[Collected data entries]
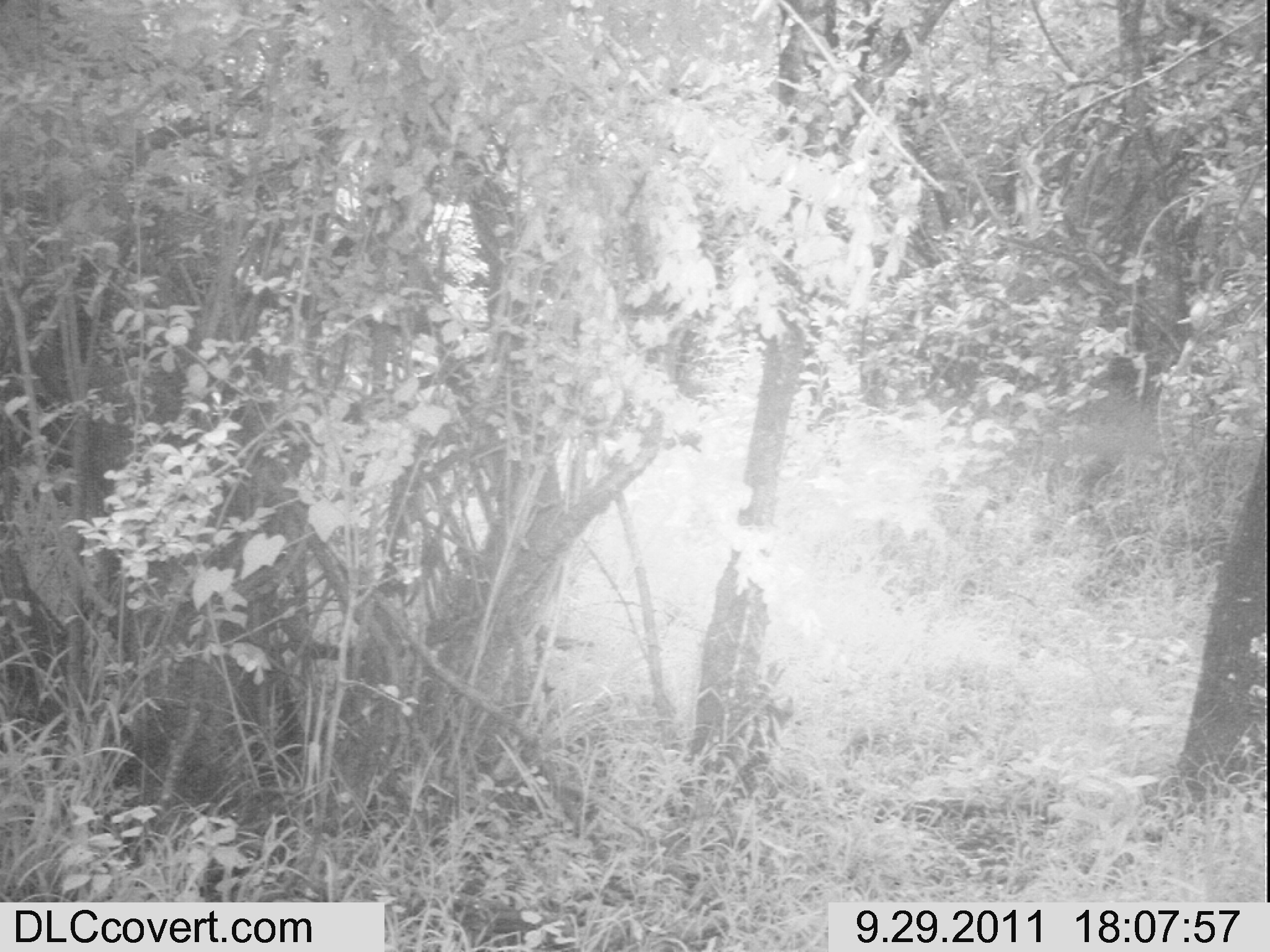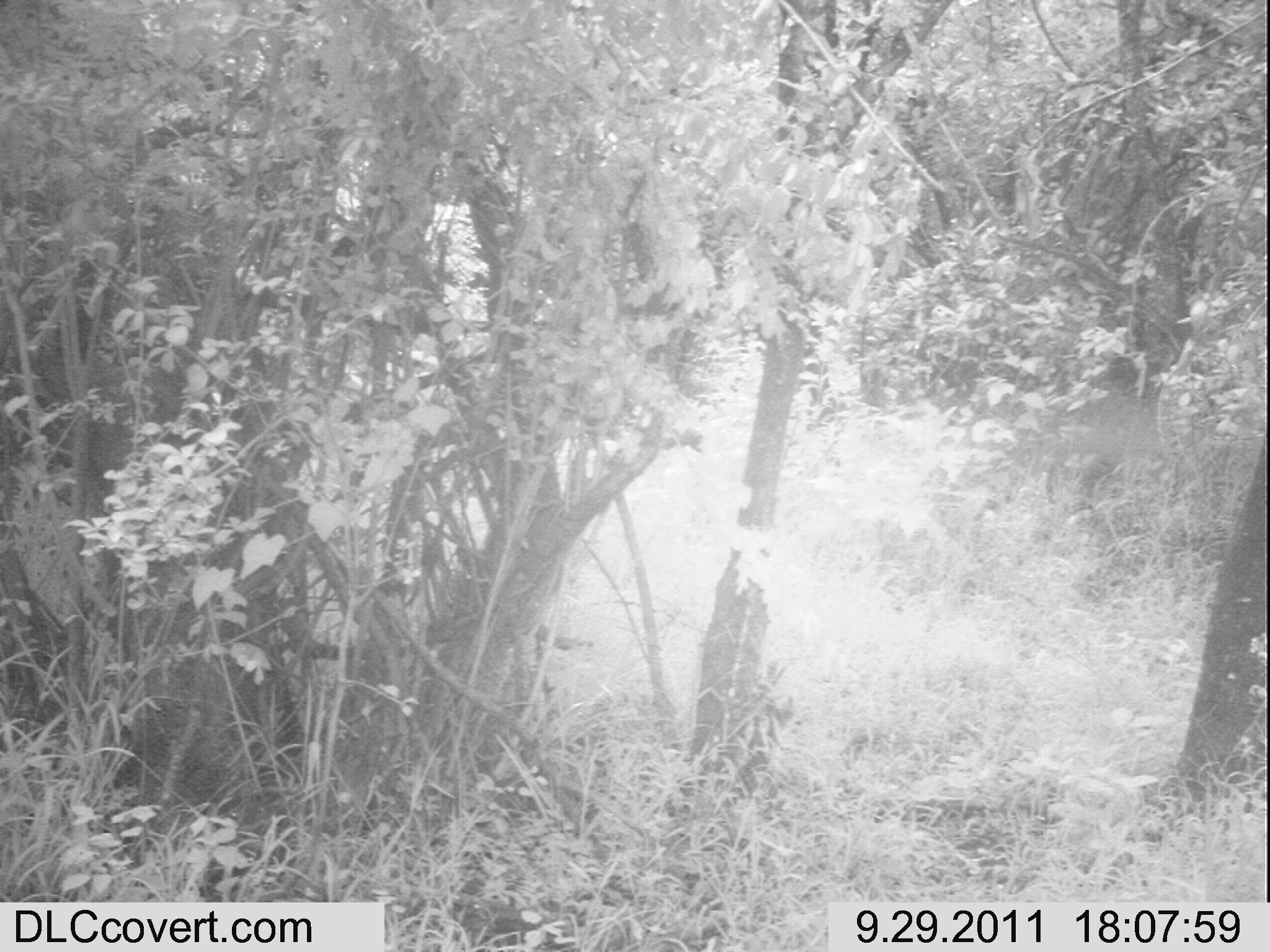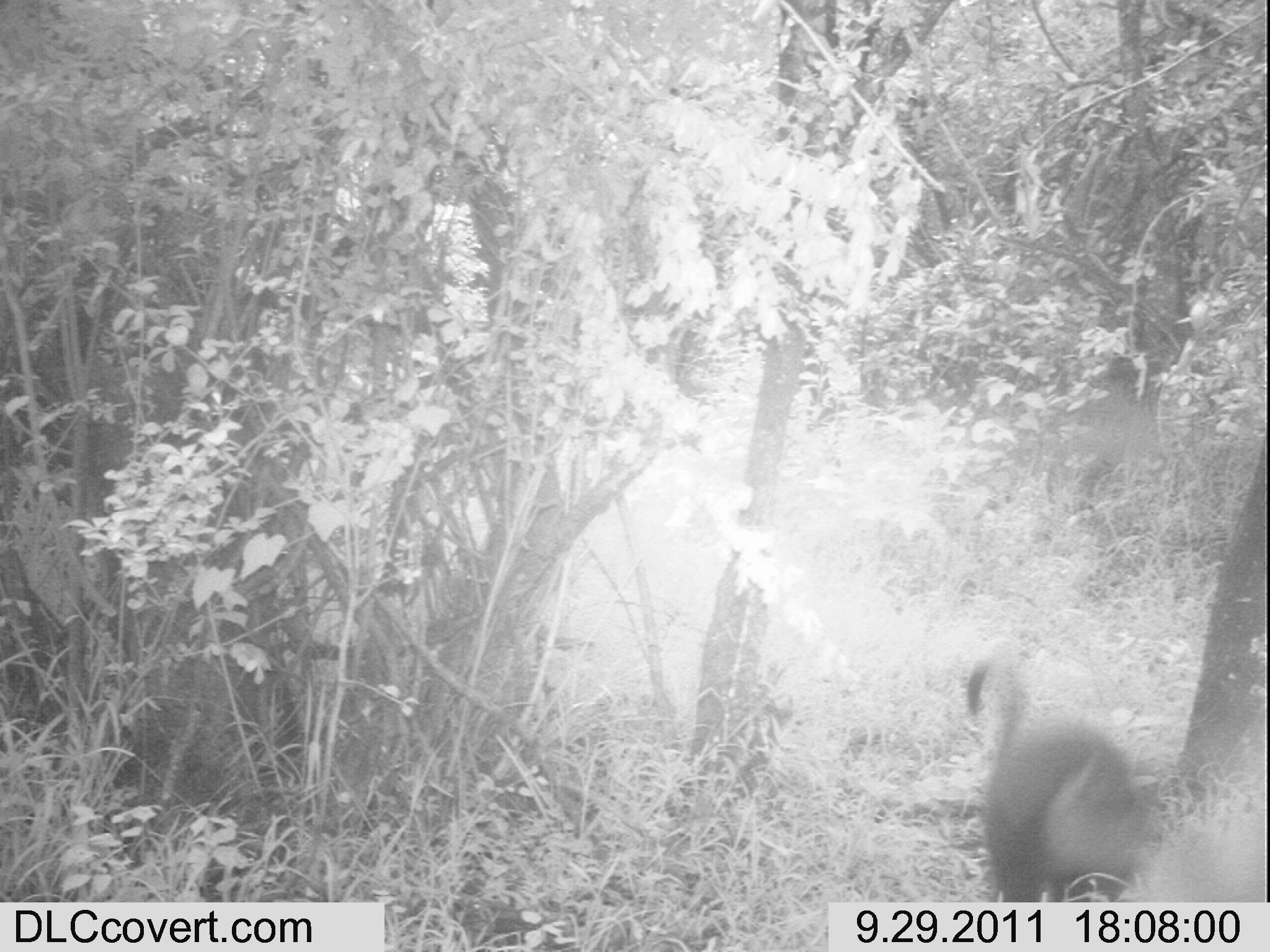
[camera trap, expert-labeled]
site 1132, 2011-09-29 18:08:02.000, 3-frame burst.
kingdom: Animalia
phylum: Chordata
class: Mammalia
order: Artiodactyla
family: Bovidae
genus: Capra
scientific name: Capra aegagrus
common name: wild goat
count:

What is needed: Would you transcribe all of the data exactly, apart from its pictures?

Solution to this task:
[camera trap, expert-labeled]
site 1132, 2011-09-29 18:08:02.000, 3-frame burst.
kingdom: Animalia
phylum: Chordata
class: Mammalia
order: Artiodactyla
family: Bovidae
genus: Capra
scientific name: Capra aegagrus
common name: wild goat
count:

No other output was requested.